Avec sa technique belcantiste admirablement maîtrisée (portamenti, trilles, legato…), Olga Peretyatko se montre très attrayante vocalement et physiquement dans Gilda. Tandis que le chant et la fraîcheur de Lisette Oropesa sont infiniment émouvants. La pureté du timbre et la sensibilité à fleur de peau de la soprano américaine font merveille dans ses duos avec Rigoletto et le Duc, pour culminer, après le frisson de son premier baiser, dans un « Gualtier Maldè » d’une exceptionnelle beauté. Ensuite, par son héroïque sacrifice pour sauver celui qu’elle aime, Opresa achèvera de nous faire chavirer pendant les derniers instants où s’accomplit la malédiction tant redoutée par son père.

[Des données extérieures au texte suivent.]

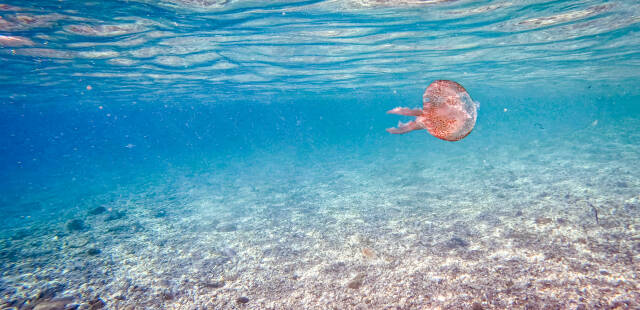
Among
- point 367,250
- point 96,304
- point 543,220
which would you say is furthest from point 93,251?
point 543,220

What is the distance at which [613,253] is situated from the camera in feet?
17.3

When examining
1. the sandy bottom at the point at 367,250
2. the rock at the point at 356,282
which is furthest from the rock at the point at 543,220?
the rock at the point at 356,282

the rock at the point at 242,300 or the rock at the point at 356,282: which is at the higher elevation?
the rock at the point at 356,282

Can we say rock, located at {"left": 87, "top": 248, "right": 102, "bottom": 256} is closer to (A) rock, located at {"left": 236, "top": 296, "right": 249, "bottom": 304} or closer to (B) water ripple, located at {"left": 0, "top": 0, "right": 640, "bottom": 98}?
(A) rock, located at {"left": 236, "top": 296, "right": 249, "bottom": 304}

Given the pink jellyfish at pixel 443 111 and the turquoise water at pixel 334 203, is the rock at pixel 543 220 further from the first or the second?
the pink jellyfish at pixel 443 111

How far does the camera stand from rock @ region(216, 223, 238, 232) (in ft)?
32.6

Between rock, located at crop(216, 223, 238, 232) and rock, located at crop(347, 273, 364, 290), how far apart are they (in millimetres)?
5751

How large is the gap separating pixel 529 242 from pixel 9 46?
22565 millimetres

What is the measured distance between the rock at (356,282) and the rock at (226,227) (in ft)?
18.9

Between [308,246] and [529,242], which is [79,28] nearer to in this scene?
[308,246]

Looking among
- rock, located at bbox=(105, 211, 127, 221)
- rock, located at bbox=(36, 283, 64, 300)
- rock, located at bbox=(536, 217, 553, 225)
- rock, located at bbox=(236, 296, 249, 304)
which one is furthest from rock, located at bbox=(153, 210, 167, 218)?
rock, located at bbox=(536, 217, 553, 225)

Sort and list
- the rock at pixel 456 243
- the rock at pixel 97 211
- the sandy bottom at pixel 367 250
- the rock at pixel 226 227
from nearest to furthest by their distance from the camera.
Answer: the sandy bottom at pixel 367 250
the rock at pixel 456 243
the rock at pixel 226 227
the rock at pixel 97 211

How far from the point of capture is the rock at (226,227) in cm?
993

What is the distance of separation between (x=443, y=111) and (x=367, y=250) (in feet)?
15.6
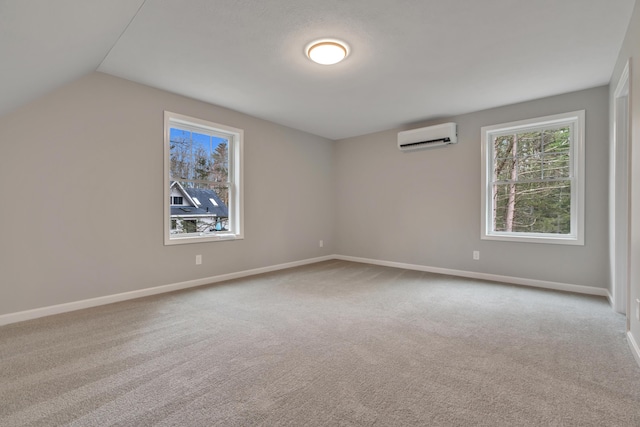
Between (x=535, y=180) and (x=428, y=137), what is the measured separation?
5.04 ft

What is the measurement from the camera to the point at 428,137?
15.1 feet

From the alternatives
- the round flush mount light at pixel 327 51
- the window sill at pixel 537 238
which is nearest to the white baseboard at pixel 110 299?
the round flush mount light at pixel 327 51

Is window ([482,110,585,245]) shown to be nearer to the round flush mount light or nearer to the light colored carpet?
the light colored carpet

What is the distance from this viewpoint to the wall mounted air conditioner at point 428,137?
4.41m

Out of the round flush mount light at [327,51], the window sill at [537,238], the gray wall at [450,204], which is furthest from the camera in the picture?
the window sill at [537,238]

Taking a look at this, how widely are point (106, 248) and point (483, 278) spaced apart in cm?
475

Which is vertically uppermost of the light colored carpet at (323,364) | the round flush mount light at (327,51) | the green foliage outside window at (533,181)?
the round flush mount light at (327,51)

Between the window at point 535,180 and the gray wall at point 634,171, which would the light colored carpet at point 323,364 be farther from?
the window at point 535,180

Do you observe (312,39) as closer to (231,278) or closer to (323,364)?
(323,364)

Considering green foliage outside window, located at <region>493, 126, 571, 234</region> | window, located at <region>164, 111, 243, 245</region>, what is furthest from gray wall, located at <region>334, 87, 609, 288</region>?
window, located at <region>164, 111, 243, 245</region>

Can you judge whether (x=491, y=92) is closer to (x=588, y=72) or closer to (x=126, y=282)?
(x=588, y=72)

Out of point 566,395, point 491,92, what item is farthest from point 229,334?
point 491,92

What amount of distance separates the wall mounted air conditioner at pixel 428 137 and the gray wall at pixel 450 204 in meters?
0.15

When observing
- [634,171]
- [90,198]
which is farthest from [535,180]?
[90,198]
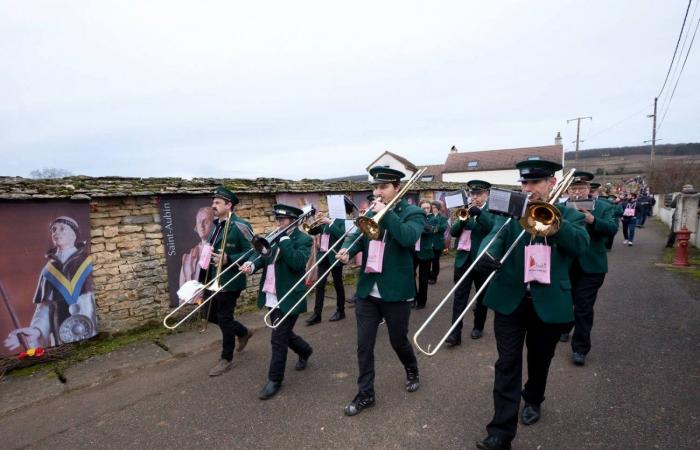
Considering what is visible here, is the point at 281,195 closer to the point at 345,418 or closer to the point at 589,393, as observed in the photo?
the point at 345,418

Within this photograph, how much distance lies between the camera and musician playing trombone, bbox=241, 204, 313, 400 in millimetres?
4031

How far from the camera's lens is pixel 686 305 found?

Dans le Duc de Mantoue, Stephen Costello possède la prestance indispensable et le timbre clair et mordant pour chanter brillamment le premier acte, mais dans les scènes de séduction et de libertinage, comme le magnifique duo « Addio… speranza ed anima » ou « Bella figlia dell’amore ». on penche pour la voix enjôleuse et l’entregent de Piero Pietri. Les deux ténors chantent très correctement « La donna è mobile », tube récurrent de la partition, sans toutefois enflammer le public madrilène.
Avec sa carapace luisante, son casque hérissé d’épines et ses deux longs bâtons noueux, le Rigoletto de cette production prend une étonnante silhouette de gros insecte. Certainement un défi pour l’interprète de parvenir à apprivoiser un tel costume. L’un et l’autre de ces jeunes barytons sont novices dans ce rôle tourmenté, souvent quasi-parlante, qui requiert avant tout un talent d’acteur. Le baryton espagnol, Juan Jesús Rodríguez possède de solides moyens vocaux qui le servent dans les accès de violence et de désespoir. Manquant quelque peu de lyrisme, il tire cependant très correctement son épingle du jeu. Pour Luca Salsi, il s’agit d’une prise de rôle. La manière dont il habite avec une démarche animale cet étrange costume de bouffon, son engagement dramatique vis-à-vis de ses partenaires, les nuances apportées à son chant afin de faire vivre ce personnage d’une grande complexité psychologique… sont autant de qualités qui démontrent que le baryton italien pourrait bien avoir l’étoffe d’un excellent Rigoletto.